** Begin **

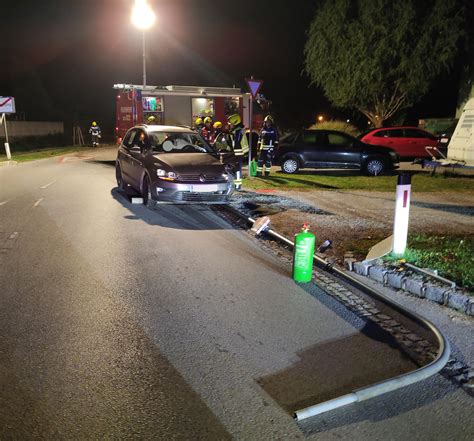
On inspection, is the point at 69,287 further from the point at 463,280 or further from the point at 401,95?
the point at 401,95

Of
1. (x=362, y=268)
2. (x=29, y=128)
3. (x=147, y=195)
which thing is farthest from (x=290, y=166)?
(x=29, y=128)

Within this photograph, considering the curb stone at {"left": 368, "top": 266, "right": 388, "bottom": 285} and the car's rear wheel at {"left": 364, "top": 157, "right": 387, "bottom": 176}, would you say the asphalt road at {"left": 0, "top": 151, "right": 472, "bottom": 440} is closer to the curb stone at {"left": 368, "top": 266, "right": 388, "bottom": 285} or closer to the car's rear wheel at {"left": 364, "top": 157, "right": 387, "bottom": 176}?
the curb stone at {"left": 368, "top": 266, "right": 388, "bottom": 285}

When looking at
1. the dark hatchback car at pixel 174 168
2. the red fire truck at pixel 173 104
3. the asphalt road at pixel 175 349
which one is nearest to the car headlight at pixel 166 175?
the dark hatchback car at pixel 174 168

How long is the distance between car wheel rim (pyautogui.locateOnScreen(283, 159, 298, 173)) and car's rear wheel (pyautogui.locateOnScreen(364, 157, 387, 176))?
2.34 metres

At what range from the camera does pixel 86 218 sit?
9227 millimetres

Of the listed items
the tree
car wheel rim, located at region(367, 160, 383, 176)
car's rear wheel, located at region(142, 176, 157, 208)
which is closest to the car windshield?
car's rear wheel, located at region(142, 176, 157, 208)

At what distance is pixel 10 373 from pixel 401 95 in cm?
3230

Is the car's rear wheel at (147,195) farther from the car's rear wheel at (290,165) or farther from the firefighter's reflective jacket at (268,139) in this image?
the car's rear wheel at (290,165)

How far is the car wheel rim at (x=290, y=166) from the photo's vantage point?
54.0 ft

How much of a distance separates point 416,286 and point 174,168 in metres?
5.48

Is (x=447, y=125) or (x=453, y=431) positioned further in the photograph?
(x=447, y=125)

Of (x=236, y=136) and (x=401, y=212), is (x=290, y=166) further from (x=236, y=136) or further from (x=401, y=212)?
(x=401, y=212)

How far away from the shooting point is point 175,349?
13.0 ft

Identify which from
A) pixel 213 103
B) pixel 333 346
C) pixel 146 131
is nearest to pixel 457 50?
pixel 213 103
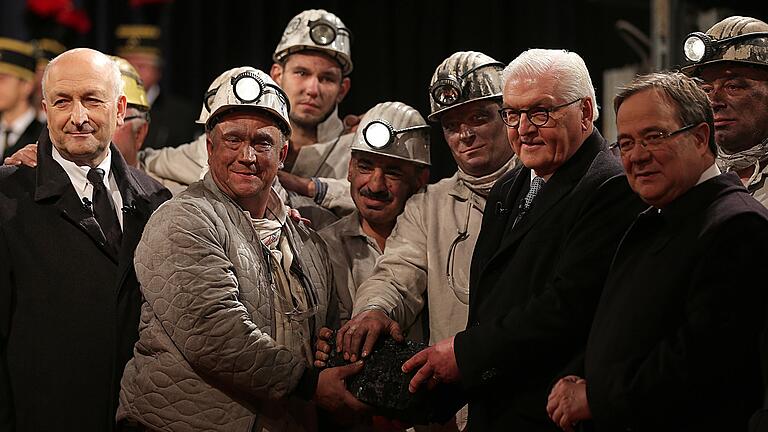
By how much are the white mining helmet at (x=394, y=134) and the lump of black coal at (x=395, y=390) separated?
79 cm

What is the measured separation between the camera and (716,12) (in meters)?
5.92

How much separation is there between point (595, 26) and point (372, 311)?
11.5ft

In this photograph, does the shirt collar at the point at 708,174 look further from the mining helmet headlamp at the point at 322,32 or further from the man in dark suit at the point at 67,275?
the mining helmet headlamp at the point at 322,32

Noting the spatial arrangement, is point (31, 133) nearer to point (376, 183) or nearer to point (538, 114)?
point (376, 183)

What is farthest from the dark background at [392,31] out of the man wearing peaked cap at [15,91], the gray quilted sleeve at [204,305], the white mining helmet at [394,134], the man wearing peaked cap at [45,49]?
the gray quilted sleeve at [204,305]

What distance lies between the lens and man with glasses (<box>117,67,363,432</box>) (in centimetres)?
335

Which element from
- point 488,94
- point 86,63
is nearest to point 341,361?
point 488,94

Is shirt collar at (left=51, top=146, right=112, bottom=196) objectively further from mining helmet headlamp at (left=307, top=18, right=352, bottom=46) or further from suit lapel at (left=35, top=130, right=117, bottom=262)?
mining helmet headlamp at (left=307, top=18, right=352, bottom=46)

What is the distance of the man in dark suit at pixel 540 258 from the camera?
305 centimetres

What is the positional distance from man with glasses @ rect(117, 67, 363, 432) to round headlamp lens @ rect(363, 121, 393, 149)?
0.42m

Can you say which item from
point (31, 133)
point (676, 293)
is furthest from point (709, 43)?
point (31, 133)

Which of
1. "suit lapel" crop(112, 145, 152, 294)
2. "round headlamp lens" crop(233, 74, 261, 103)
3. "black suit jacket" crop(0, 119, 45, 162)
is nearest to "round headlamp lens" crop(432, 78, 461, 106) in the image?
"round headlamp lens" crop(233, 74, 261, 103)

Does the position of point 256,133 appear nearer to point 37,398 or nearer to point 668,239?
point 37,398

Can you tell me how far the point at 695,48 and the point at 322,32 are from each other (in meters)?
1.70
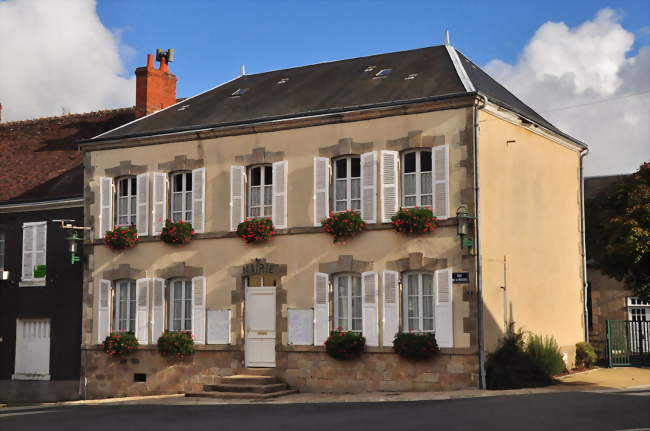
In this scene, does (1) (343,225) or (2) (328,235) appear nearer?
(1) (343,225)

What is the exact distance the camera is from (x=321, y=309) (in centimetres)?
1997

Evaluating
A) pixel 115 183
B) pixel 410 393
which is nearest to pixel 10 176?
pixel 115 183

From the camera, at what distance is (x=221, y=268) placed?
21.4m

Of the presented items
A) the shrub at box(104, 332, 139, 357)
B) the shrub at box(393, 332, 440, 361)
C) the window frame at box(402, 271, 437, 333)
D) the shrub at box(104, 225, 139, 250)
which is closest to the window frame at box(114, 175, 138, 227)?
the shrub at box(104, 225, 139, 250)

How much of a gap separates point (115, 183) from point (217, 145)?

** End **

[What to do]
Please retype, exactly as written, every line from the line containing "In this scene, does" through the last line of the records above, including both of those lines, and nothing else.

[Solution to the problem]
In this scene, does (1) (343,225) or (2) (328,235) appear nearer?
(1) (343,225)

What is the exact distance the camera is from (x=321, y=309) (in centimetres)?
1997

Evaluating
A) pixel 115 183
B) pixel 410 393
which is nearest to pixel 10 176?
pixel 115 183

From the camera, at what distance is (x=221, y=268) placed?
21.4m

Of the presented items
A) the shrub at box(104, 332, 139, 357)
B) the shrub at box(393, 332, 440, 361)
C) the window frame at box(402, 271, 437, 333)
D) the shrub at box(104, 225, 139, 250)
which is closest to the window frame at box(114, 175, 138, 227)?
the shrub at box(104, 225, 139, 250)

How much of a gap separates point (115, 183) from point (217, 145)?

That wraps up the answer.